Passage -
____
Anyways, if you are really interested in doing this functionally (Scheme doesn't require you to) what is easiest to do is to create some helper functions that will get a specific value given row/col and 'set' a value given row/col. Instead of modifying the original data structure, the set operation will construct the new state based on the old state.

Then you can write a swap operation based on these get and set operations. Here's what I wrote about a year ago in Common Lisp, but it's easily convertible to Scheme:

; getval
; This function takes a position (r . c) where and returns the corresponding
; number in the 8-puzzle state. For example, if you wanted (1 . 2) from
; ((1 2 3) (4 5 6) (7 8 9)), the value would be 6. The r and c values begin
; at 0.
; parameters:  pos    The position to get
;              state  The 8-puzzle state
; returns:     The value at pos in state
(defun getval (pos state)
  (if (null state) 'no-value
      (if (= 0 (car pos))
      (if (= 0 (cdr pos))
          (caar state)
          (getval (cons (car pos) (- (cdr pos) 1)) (list (cdar state))))
      (getval (cons (- (car pos) 1) (cdr pos)) (cdr state)))))

; setval
; This function returns a state where the value at pos is replaced by val.
; Like getval, this function is zero-based. Accessing beyond the size of
; the state is undefined (and probably broken)
; parameters:  pos    Position to set
;              val    Value to set
;              state  State to modify
; returns:     New state where pos is val
(defun setval (pos val state)
  (if (null state) '()
      (if (= 0 (car pos))
      (if (= 0 (cdr pos))
          (cons (cons val (cdar state)) (cdr state))
          (let ((temp (setval (cons (car pos) (- (cdr pos) 1)) val
    			  (cons (cdar state) (cdr state)))))
    	(cons (cons (caar state) (car temp)) (cdr temp))))
      (cons (car state) (setval (cons (- (car pos) 1) (cdr pos)) val (cdr state))))))

; state-swap
; This function takes a state and two positions and returns a new state with
; the values in those two positions swapped.
; parameters:  state  State to swap within
;              a      Position to swap with b
;              b      Position to swap with a
; return:      State with a swapped with b
(defun state-swap (state a b)
  (let ((olda (getval a state)) (oldb (getval b state)))
    (setval a oldb (setval b olda state))))
share|improve this answer

Here's one way to achieve it. Recreate the list using a function which will apply the appropriate mapping.

def swap(p, (r1,c1), (r2,c2)):
    def getitem(r,c):
        if (r,c) == (r1,c1): return p[r2][c2]
        elif (r,c) == (r2,c2): return p[r1][c1]
        return p[r][c]
    return [ [getitem(r,c) for c in range(len(p[0]))] for r in range(len(p)) ]

You could even take this a step further and make the function be the actual interface, where each swap merely returns a function that does the appropriate conversions before passing through to the function below. Not particularly performant, but a fairly simple functional approach that dispenses with nasty mutable datastructures:

def swap(f, (r1,c1), (r2,c2)):
    def getitem(r,c):
        if (r,c) == (r1,c1): return f(r2,c2)
____
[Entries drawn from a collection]
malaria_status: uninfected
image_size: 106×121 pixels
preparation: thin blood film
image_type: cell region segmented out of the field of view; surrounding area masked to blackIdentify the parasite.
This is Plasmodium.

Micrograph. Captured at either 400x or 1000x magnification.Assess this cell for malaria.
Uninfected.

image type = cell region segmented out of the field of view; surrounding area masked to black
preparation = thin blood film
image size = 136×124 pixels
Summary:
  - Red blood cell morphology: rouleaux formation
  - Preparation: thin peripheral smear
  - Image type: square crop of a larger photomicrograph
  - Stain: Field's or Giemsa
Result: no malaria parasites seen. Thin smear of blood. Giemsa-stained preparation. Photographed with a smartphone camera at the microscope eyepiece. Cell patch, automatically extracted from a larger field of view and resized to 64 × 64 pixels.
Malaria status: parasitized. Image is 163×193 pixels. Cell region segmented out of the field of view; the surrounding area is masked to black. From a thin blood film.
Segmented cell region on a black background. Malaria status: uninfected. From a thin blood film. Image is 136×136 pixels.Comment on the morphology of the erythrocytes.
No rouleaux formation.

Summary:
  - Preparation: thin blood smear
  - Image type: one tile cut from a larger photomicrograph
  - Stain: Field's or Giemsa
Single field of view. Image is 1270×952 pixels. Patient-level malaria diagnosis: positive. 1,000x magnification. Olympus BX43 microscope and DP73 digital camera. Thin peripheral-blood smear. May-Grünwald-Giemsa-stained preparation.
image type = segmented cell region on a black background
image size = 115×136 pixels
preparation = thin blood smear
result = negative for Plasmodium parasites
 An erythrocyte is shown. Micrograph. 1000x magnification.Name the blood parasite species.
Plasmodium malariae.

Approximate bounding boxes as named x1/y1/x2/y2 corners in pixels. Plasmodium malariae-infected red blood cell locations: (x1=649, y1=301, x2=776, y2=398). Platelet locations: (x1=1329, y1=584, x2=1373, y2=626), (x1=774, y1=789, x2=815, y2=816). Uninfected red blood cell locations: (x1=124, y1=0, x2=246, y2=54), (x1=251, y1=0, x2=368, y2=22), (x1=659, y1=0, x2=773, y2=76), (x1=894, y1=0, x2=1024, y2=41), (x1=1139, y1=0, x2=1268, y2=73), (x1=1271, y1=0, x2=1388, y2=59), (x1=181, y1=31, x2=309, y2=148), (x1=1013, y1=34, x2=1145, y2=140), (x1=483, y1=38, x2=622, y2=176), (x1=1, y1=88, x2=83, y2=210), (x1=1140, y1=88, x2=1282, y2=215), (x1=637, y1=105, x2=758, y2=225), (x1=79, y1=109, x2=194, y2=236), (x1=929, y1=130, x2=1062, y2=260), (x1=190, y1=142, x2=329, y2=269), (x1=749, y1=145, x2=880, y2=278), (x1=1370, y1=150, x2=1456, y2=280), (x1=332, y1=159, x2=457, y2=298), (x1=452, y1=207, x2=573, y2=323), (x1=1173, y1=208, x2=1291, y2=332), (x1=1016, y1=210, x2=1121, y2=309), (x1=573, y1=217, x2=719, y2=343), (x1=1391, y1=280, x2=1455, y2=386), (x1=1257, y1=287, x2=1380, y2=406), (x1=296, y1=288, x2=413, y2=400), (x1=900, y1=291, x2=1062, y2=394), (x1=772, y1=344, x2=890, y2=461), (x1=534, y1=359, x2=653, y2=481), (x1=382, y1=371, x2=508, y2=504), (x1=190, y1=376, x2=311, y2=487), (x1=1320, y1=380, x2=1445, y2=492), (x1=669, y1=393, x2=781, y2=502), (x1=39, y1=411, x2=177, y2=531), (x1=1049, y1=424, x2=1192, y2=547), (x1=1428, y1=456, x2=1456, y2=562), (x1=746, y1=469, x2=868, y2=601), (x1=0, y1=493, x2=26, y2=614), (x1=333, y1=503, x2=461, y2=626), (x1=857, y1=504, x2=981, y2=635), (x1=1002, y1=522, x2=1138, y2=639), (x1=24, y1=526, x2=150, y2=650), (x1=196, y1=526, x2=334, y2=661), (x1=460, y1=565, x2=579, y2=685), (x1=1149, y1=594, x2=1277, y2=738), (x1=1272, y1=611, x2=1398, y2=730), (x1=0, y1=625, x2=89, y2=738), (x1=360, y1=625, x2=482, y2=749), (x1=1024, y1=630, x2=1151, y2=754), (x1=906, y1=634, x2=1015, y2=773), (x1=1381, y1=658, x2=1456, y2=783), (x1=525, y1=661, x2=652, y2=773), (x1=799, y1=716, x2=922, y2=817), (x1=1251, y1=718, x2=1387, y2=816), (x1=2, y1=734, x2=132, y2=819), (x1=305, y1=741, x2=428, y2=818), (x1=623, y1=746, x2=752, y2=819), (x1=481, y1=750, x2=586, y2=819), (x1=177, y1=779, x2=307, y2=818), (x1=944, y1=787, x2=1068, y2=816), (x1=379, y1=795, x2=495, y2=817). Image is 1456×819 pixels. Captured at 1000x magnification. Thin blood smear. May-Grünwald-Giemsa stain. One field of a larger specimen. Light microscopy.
____
Tasks to carry out -
**a)** Answer these questions about the passage on functional swapping:
(i) In what language was the code written about a year ago?
(ii) In the getval comment, what value results from requesting (1 . 2) from ((1 2 3) (4 5 6) (7 8 9))?
(iii) According to the setval comment, what is accessing beyond the size of the state?
**b)** Reproduce the passage between "Here's one way" and "(r1,c1): return f(r2,c2)", inclusive.
The records have no connection to the passage.

Worked solutions -
**a)**
(i) Common Lisp
(ii) 6
(iii) Undefined (and probably broken)

**b)**
Here's one way to achieve it. Recreate the list using a function which will apply the appropriate mapping.

def swap(p, (r1,c1), (r2,c2)):
    def getitem(r,c):
        if (r,c) == (r1,c1): return p[r2][c2]
        elif (r,c) == (r2,c2): return p[r1][c1]
        return p[r][c]
    return [ [getitem(r,c) for c in range(len(p[0]))] for r in range(len(p)) ]

You could even take this a step further and make the function be the actual interface, where each swap merely returns a function that does the appropriate conversions before passing through to the function below. Not particularly performant, but a fairly simple functional approach that dispenses with nasty mutable datastructures:

def swap(f, (r1,c1), (r2,c2)):
    def getitem(r,c):
        if (r,c) == (r1,c1): return f(r2,c2)